Work request> Could you restate word for word every line of the records below, from the first one to the one holding "common name: red brocket"?

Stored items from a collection
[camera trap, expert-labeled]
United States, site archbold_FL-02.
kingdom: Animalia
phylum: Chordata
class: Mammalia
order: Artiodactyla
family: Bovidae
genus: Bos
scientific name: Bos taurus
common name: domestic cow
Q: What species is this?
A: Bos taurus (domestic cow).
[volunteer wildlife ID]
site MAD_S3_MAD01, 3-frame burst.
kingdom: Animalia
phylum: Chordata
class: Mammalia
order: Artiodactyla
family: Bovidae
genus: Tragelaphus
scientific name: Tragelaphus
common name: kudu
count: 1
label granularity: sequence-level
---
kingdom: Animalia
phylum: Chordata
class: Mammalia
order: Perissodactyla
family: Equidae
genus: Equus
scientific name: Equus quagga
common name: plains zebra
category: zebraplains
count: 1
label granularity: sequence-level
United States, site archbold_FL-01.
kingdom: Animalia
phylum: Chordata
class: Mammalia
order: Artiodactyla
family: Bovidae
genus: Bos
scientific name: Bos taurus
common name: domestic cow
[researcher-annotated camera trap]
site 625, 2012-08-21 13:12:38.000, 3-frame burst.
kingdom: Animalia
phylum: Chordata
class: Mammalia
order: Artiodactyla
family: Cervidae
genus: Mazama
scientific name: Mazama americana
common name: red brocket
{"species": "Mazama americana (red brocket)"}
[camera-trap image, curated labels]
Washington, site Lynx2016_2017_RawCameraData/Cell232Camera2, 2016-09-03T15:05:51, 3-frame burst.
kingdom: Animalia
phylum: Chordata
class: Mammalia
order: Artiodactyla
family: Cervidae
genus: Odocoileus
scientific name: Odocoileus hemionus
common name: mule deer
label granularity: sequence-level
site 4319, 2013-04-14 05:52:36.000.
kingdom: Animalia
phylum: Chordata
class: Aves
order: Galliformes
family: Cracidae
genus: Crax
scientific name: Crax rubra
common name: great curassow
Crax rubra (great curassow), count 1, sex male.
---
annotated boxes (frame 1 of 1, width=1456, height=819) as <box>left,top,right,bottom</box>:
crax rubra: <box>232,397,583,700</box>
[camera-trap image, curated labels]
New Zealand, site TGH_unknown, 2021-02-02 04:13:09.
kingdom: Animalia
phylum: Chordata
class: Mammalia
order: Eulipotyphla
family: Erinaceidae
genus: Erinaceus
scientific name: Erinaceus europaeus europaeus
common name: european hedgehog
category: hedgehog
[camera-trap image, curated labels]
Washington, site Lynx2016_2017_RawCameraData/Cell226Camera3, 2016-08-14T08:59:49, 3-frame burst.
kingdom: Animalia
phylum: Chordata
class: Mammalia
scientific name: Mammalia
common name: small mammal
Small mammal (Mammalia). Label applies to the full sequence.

Reply>
[camera trap, expert-labeled]
United States, site archbold_FL-02.
kingdom: Animalia
phylum: Chordata
class: Mammalia
order: Artiodactyla
family: Bovidae
genus: Bos
scientific name: Bos taurus
common name: domestic cow
Q: What species is this?
A: Bos taurus (domestic cow).
[volunteer wildlife ID]
site MAD_S3_MAD01, 3-frame burst.
kingdom: Animalia
phylum: Chordata
class: Mammalia
order: Artiodactyla
family: Bovidae
genus: Tragelaphus
scientific name: Tragelaphus
common name: kudu
count: 1
label granularity: sequence-level
---
kingdom: Animalia
phylum: Chordata
class: Mammalia
order: Perissodactyla
family: Equidae
genus: Equus
scientific name: Equus quagga
common name: plains zebra
category: zebraplains
count: 1
label granularity: sequence-level
United States, site archbold_FL-01.
kingdom: Animalia
phylum: Chordata
class: Mammalia
order: Artiodactyla
family: Bovidae
genus: Bos
scientific name: Bos taurus
common name: domestic cow
[researcher-annotated camera trap]
site 625, 2012-08-21 13:12:38.000, 3-frame burst.
kingdom: Animalia
phylum: Chordata
class: Mammalia
order: Artiodactyla
family: Cervidae
genus: Mazama
scientific name: Mazama americana
common name: red brocket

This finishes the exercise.